WHAT IS EXPECTED
List every name given under "Other names" in the phescaline article below.

EXTRACT

· · · · ·

Phescaline

Clinical data
- Other names: PH; 4-Phenoxy-3,5-dimethoxyphenethylamine; 3,5-Dimethoxy-4-phenoxyphenethylamine
- Routes of administration: Unknown
- ATC code: None;

Identifiers
- IUPAC name 2-(3,5-dimethoxy-4-phenoxyphenyl)ethan-1-amine;

Chemical and physical data
- Formula: C_{16}H_{19}NO_{3}
- Molar mass: 273.332 g·mol^{−1}
- 3D model (JSmol): Interactive image;
- SMILES COC1=C(OC2=CC=CC=C2)C(OC)=CC(CCN)=C1;
- InChI InChI=1S/C16H19NO3/c1-18-14-10-12(8-9-17)11-15(19-2)16(14)20-13-6-4-3-5-7-13/h3-7,10-11H,8-9,17H2,1-2H3; Key:MAHNMYPOELXFNS-UHFFFAOYSA-N;

= Phescaline =

Phescaline (PH), also known as 4-phenoxy-3,5-dimethoxyphenethylamine, is a chemical compound of the phenethylamine and scaline families related to the psychedelic drug mescaline. It is the derivative of mescaline in which the methoxy group at the 4 position has been replaced with a phenoxy group.

· · · · ·

DATA PROVIDED
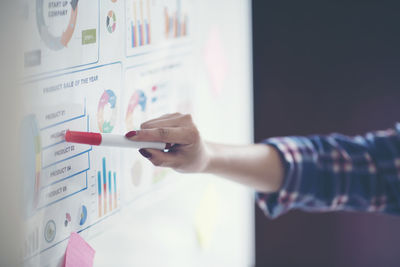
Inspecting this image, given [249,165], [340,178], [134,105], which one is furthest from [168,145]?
[340,178]

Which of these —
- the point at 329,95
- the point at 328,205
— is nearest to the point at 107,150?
the point at 328,205

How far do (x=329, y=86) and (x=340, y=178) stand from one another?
0.46 metres

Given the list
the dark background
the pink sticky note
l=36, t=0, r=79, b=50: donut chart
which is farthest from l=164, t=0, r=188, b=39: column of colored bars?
the dark background

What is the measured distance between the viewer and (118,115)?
584 mm

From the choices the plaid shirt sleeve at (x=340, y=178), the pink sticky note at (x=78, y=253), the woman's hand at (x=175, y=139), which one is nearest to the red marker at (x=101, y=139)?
the woman's hand at (x=175, y=139)

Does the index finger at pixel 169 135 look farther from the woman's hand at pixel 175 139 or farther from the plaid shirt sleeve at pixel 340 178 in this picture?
the plaid shirt sleeve at pixel 340 178

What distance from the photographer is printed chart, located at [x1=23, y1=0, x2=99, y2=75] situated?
0.43 metres

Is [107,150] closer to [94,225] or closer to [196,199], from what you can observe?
[94,225]

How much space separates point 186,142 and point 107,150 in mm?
100

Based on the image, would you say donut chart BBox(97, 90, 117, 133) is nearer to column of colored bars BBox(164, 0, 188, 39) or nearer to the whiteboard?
the whiteboard

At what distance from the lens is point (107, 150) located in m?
0.57

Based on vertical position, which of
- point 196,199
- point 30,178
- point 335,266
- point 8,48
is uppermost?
point 8,48

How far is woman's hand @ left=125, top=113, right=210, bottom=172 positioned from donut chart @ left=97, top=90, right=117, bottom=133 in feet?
0.18

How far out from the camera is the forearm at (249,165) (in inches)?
26.2
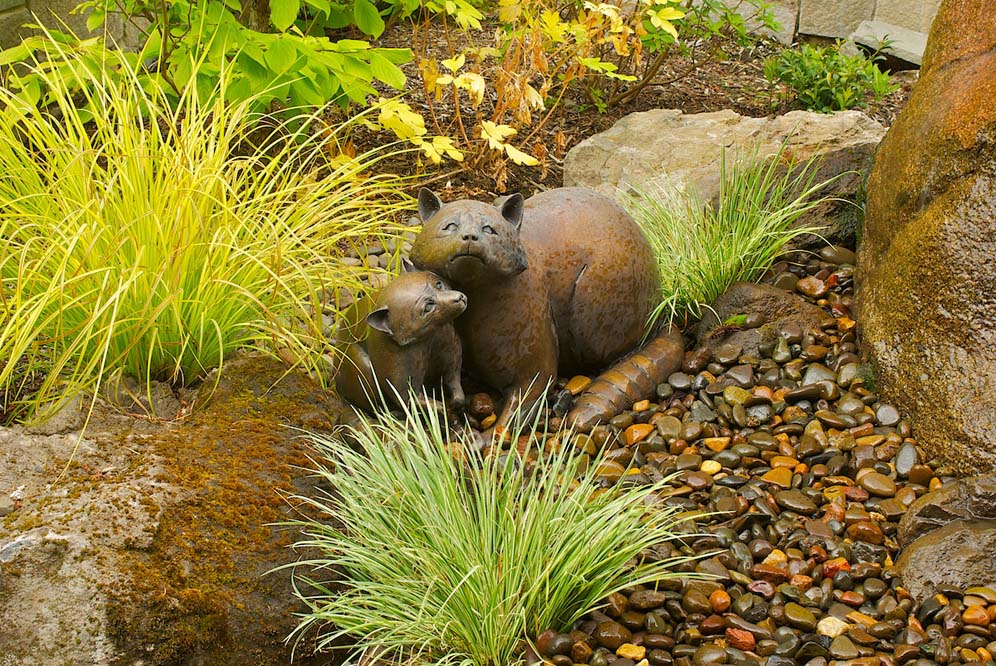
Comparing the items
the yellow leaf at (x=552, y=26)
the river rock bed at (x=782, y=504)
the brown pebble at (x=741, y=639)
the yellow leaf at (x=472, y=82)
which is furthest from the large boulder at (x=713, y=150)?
the brown pebble at (x=741, y=639)

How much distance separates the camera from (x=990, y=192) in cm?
393

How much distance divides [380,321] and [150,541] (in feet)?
3.69

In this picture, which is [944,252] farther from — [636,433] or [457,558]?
[457,558]

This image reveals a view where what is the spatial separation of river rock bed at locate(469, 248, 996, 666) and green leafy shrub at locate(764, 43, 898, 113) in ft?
8.82

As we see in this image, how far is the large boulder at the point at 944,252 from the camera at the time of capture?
3.82m

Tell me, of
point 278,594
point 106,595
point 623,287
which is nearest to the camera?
point 106,595

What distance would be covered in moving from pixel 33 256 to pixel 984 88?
3.78 metres

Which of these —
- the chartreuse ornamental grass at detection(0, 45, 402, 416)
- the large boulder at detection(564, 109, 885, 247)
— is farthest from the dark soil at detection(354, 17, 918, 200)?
the chartreuse ornamental grass at detection(0, 45, 402, 416)

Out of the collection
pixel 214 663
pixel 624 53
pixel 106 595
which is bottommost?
pixel 214 663

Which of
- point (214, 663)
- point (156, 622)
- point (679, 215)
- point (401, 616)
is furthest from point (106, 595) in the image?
point (679, 215)

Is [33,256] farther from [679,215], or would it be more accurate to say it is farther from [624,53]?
[624,53]

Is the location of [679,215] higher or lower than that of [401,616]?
higher

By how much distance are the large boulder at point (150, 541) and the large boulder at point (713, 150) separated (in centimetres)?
282

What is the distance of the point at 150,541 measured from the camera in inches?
127
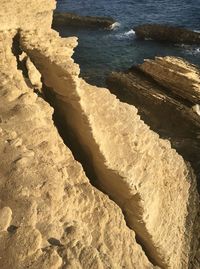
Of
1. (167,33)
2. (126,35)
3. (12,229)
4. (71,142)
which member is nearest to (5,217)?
(12,229)

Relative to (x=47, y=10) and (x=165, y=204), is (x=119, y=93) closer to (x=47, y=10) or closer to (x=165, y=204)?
(x=165, y=204)

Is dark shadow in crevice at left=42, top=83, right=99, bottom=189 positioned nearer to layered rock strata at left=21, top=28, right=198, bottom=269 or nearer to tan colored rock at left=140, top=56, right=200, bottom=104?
layered rock strata at left=21, top=28, right=198, bottom=269

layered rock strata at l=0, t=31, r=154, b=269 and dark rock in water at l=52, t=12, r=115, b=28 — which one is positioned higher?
layered rock strata at l=0, t=31, r=154, b=269

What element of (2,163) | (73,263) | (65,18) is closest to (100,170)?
(2,163)

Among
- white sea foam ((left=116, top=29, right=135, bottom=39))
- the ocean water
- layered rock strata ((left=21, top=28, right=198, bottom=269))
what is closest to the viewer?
layered rock strata ((left=21, top=28, right=198, bottom=269))

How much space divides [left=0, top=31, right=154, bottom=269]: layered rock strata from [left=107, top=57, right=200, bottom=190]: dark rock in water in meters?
8.46

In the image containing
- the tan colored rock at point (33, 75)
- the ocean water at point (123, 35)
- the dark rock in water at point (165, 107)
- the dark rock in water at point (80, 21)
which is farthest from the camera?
the dark rock in water at point (80, 21)

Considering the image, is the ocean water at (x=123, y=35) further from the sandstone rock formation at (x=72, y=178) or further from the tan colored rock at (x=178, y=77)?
the sandstone rock formation at (x=72, y=178)

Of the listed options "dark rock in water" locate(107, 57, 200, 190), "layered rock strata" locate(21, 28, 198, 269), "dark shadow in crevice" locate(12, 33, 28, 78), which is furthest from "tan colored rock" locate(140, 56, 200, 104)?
"dark shadow in crevice" locate(12, 33, 28, 78)

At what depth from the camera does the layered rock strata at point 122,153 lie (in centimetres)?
1059

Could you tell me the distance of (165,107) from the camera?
21.1m

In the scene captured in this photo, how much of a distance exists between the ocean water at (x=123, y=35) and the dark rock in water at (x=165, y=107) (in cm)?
356

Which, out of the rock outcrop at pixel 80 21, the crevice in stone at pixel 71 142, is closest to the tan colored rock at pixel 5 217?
the crevice in stone at pixel 71 142

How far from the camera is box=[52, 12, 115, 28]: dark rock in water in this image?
39906mm
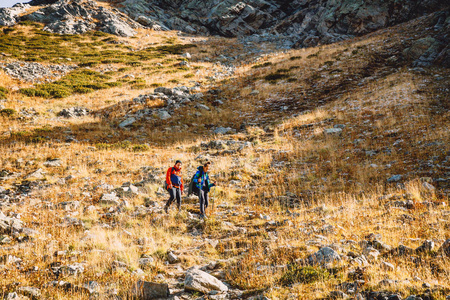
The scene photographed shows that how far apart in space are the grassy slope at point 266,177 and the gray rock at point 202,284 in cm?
37

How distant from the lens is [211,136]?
18.3 m

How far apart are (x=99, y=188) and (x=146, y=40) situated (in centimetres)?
5407

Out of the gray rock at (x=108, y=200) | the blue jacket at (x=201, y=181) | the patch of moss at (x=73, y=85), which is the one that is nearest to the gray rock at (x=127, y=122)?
the patch of moss at (x=73, y=85)

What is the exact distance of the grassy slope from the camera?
5.67 metres

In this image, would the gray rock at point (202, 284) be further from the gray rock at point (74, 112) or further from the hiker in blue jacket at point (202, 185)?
the gray rock at point (74, 112)

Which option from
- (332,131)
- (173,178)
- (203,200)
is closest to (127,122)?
(173,178)

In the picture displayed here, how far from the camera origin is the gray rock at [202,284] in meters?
4.79

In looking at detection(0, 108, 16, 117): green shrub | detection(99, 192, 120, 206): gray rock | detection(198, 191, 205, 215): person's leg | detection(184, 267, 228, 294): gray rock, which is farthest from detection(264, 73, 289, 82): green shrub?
detection(184, 267, 228, 294): gray rock

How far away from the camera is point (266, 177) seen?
11930 mm

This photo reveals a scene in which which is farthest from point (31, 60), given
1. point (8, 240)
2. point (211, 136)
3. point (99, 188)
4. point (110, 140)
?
point (8, 240)

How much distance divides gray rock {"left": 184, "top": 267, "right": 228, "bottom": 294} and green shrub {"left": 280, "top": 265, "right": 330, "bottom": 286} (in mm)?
1160

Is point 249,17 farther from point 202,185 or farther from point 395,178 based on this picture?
point 202,185

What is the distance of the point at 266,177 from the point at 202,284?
7.54 metres

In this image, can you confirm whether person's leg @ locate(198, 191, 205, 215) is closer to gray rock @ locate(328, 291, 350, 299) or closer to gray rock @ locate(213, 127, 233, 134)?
gray rock @ locate(328, 291, 350, 299)
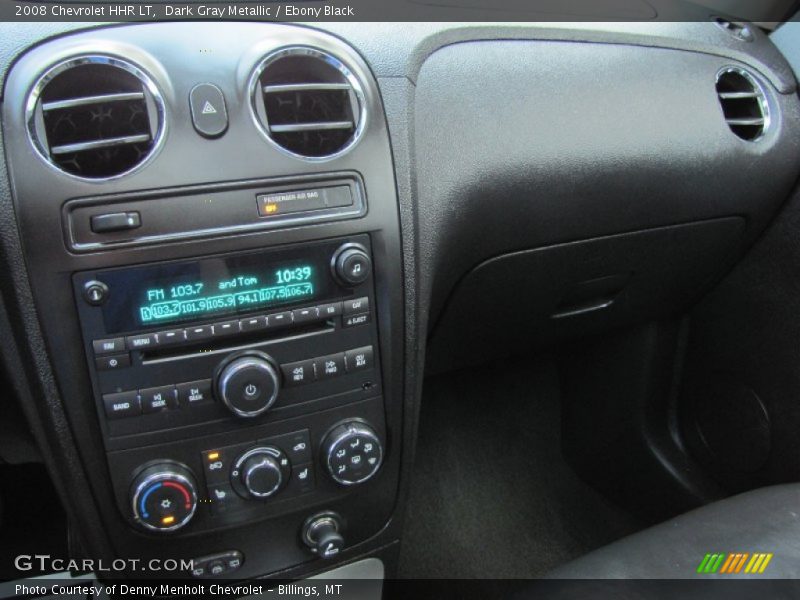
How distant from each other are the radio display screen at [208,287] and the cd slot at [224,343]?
A: 24 millimetres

· · · · ·

RESPONSE TO THE TASK
PH; 4-Phenoxy-3,5-dimethoxyphenethylamine; 3,5-Dimethoxy-4-phenoxyphenethylamine